Your objective: Retype the entries below word for word, leaving none out.

►

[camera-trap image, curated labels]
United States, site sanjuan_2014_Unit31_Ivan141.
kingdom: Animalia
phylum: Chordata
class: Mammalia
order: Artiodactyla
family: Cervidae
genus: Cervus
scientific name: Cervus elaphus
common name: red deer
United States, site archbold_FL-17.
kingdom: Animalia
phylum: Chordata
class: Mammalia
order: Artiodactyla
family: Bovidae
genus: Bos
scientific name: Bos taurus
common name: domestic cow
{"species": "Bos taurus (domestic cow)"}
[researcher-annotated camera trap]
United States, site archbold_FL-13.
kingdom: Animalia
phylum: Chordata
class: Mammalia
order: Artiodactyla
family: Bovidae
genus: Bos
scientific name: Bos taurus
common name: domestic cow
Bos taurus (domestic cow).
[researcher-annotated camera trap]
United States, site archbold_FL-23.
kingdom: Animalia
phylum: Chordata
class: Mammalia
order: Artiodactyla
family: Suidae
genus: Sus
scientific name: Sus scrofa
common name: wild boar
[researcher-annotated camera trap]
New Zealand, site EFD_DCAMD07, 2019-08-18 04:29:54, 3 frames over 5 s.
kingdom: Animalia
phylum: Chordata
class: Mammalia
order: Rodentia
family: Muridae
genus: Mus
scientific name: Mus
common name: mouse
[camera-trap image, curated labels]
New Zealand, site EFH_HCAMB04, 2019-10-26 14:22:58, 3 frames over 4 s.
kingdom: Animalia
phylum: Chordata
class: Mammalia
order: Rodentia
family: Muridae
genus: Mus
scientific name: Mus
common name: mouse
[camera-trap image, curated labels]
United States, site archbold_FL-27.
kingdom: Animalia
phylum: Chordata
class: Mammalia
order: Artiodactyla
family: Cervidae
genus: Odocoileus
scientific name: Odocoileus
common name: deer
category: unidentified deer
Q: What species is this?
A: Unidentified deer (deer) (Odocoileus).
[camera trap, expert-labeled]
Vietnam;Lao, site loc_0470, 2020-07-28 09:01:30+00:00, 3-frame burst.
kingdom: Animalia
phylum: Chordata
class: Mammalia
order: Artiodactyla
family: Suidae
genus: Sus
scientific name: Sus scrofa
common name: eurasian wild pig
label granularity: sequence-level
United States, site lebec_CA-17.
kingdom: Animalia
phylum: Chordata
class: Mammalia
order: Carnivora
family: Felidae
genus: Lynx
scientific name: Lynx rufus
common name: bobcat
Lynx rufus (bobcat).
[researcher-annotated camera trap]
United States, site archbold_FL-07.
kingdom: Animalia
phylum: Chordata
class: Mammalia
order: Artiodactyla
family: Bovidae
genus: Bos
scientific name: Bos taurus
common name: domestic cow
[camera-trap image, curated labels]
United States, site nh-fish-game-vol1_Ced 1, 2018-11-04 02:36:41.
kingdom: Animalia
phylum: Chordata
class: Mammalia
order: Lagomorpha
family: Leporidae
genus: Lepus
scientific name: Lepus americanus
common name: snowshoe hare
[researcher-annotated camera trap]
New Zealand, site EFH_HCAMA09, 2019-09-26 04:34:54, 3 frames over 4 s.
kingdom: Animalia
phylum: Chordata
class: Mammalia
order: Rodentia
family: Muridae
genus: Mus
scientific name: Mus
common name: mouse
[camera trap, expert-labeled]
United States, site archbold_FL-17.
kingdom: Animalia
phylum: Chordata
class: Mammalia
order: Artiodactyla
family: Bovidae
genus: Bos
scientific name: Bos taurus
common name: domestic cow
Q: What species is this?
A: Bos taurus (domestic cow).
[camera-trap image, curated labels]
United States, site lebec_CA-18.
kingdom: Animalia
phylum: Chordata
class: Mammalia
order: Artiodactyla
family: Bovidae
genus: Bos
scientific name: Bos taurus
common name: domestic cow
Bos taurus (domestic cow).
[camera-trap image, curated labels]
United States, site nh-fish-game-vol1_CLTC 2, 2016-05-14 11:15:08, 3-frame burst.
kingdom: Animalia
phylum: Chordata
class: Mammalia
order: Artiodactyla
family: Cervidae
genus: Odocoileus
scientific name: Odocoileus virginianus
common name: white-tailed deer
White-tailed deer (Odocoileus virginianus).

◄

Finished task:
[camera-trap image, curated labels]
United States, site sanjuan_2014_Unit31_Ivan141.
kingdom: Animalia
phylum: Chordata
class: Mammalia
order: Artiodactyla
family: Cervidae
genus: Cervus
scientific name: Cervus elaphus
common name: red deer
United States, site archbold_FL-17.
kingdom: Animalia
phylum: Chordata
class: Mammalia
order: Artiodactyla
family: Bovidae
genus: Bos
scientific name: Bos taurus
common name: domestic cow
{"species": "Bos taurus (domestic cow)"}
[researcher-annotated camera trap]
United States, site archbold_FL-13.
kingdom: Animalia
phylum: Chordata
class: Mammalia
order: Artiodactyla
family: Bovidae
genus: Bos
scientific name: Bos taurus
common name: domestic cow
Bos taurus (domestic cow).
[researcher-annotated camera trap]
United States, site archbold_FL-23.
kingdom: Animalia
phylum: Chordata
class: Mammalia
order: Artiodactyla
family: Suidae
genus: Sus
scientific name: Sus scrofa
common name: wild boar
[researcher-annotated camera trap]
New Zealand, site EFD_DCAMD07, 2019-08-18 04:29:54, 3 frames over 5 s.
kingdom: Animalia
phylum: Chordata
class: Mammalia
order: Rodentia
family: Muridae
genus: Mus
scientific name: Mus
common name: mouse
[camera-trap image, curated labels]
New Zealand, site EFH_HCAMB04, 2019-10-26 14:22:58, 3 frames over 4 s.
kingdom: Animalia
phylum: Chordata
class: Mammalia
order: Rodentia
family: Muridae
genus: Mus
scientific name: Mus
common name: mouse
[camera-trap image, curated labels]
United States, site archbold_FL-27.
kingdom: Animalia
phylum: Chordata
class: Mammalia
order: Artiodactyla
family: Cervidae
genus: Odocoileus
scientific name: Odocoileus
common name: deer
category: unidentified deer
Q: What species is this?
A: Unidentified deer (deer) (Odocoileus).
[camera trap, expert-labeled]
Vietnam;Lao, site loc_0470, 2020-07-28 09:01:30+00:00, 3-frame burst.
kingdom: Animalia
phylum: Chordata
class: Mammalia
order: Artiodactyla
family: Suidae
genus: Sus
scientific name: Sus scrofa
common name: eurasian wild pig
label granularity: sequence-level
United States, site lebec_CA-17.
kingdom: Animalia
phylum: Chordata
class: Mammalia
order: Carnivora
family: Felidae
genus: Lynx
scientific name: Lynx rufus
common name: bobcat
Lynx rufus (bobcat).
[researcher-annotated camera trap]
United States, site archbold_FL-07.
kingdom: Animalia
phylum: Chordata
class: Mammalia
order: Artiodactyla
family: Bovidae
genus: Bos
scientific name: Bos taurus
common name: domestic cow
[camera-trap image, curated labels]
United States, site nh-fish-game-vol1_Ced 1, 2018-11-04 02:36:41.
kingdom: Animalia
phylum: Chordata
class: Mammalia
order: Lagomorpha
family: Leporidae
genus: Lepus
scientific name: Lepus americanus
common name: snowshoe hare
[researcher-annotated camera trap]
New Zealand, site EFH_HCAMA09, 2019-09-26 04:34:54, 3 frames over 4 s.
kingdom: Animalia
phylum: Chordata
class: Mammalia
order: Rodentia
family: Muridae
genus: Mus
scientific name: Mus
common name: mouse
[camera trap, expert-labeled]
United States, site archbold_FL-17.
kingdom: Animalia
phylum: Chordata
class: Mammalia
order: Artiodactyla
family: Bovidae
genus: Bos
scientific name: Bos taurus
common name: domestic cow
Q: What species is this?
A: Bos taurus (domestic cow).
[camera-trap image, curated labels]
United States, site lebec_CA-18.
kingdom: Animalia
phylum: Chordata
class: Mammalia
order: Artiodactyla
family: Bovidae
genus: Bos
scientific name: Bos taurus
common name: domestic cow
Bos taurus (domestic cow).
[camera-trap image, curated labels]
United States, site nh-fish-game-vol1_CLTC 2, 2016-05-14 11:15:08, 3-frame burst.
kingdom: Animalia
phylum: Chordata
class: Mammalia
order: Artiodactyla
family: Cervidae
genus: Odocoileus
scientific name: Odocoileus virginianus
common name: white-tailed deer
White-tailed deer (Odocoileus virginianus).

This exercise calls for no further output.